Mothers often endure long periods of unemployment, or are forced to take lower paying jobs after giving birth. Reasons for this include lack of childcare policies that take the burden off new moms, insufficient investment into early childhood care and education (ECCE) and perceptions by managers of women who took career breaks to take care of their children. The latter is said to be the biggest obstacle for mothers who want to return to work.

“Businesses could be losing up to 60% of female talent when they come back and this stems from the perceptions that exist,” said Lunga Tukani, a USB MBA alumnus and contributor to the Women’s Report. 

“Businesses could be losing up to 60% of female talent when they come back and this stems from the perceptions that exist,” said Lunga Tukani

These perceptions are largely due to societal beliefs that constrict women’s identities once they marry or become mothers. Once women enter into these roles, their female reproductive abilities and duties to the household may be over-prioritised and over-emphasised.  Women, who may prioritise social or work commitments at any point in their motherhood journey are often villainised and seen as bad mothers.

For many women who have just become mothers, grappling with these aspects of their identity may prove to be difficult to say the least. Although it is of course possible to be a caring, kind mother and a skilled professional at once, according to UK and USA studies, 50% of women are bothered by this ‘clash of identities’, while 18% suffer from depression. While some women will at some reconcile these two identities, employers may struggle to separate women from their motherly duties. 

For many women who have just become mothers, grappling with these aspects of their identity may prove to be difficult to say the least. Although it is of course possible to be a caring, kind mother and a skilled professional at once, according to UK and USA studies, 50% of women are bothered by this ‘clash of identities’, while 18% suffer from depression

According to the Women’s Report, the CV’s of stay-at-home moms are overlooked by hiring managers. The Harvard Business Review also revealed through a study that stay-at-home moms are half as likely to acquire a job from an interview in comparison to women who were dismissed from work. 

Above all else, It’s important that hirers understand that sidelining mothers in the workplace constitutes prejudice and that the notion that moms who have taken career breaks simply forget how to work is absurd. 

In addition to the skills and qualifications that a mom may have, a new or even experienced mother who’s taken a career break has plenty of valuable skills that she can bring to the workplace. 

The essential and ‘invisible’ work that mothers perform at home can cultivate better organisational skills, improved time and crisis management and killer problem solving and communication skills.
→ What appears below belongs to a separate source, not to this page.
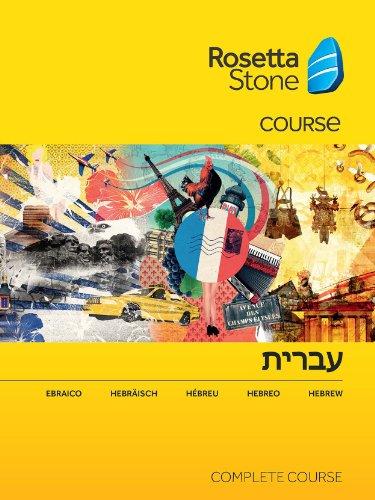Rosetta Stone Hébreu Complete Course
As many people know by now, the work that’s put into parenting is one of the most arduous jobs an adult can be faced with. It’s also largely thankless, due to the fact that household responsibilities like childcare and house chores are unpaid for and robs women of a chance at pursuing their careers.

This essential and ‘invisible’ work that mothers perform at home can cultivate better organisational skills, improved time and crisis management, and killer problem solving and communication skills.

In reality, telling a mother (who’s working on a deadline to mentor, teach, feed, and ensure her children go to and from school safely, while in communication with school staff and fellow parents for school events in the midst of doing household chores) that she’s not worthy of a job because of a career break is a cruel joke.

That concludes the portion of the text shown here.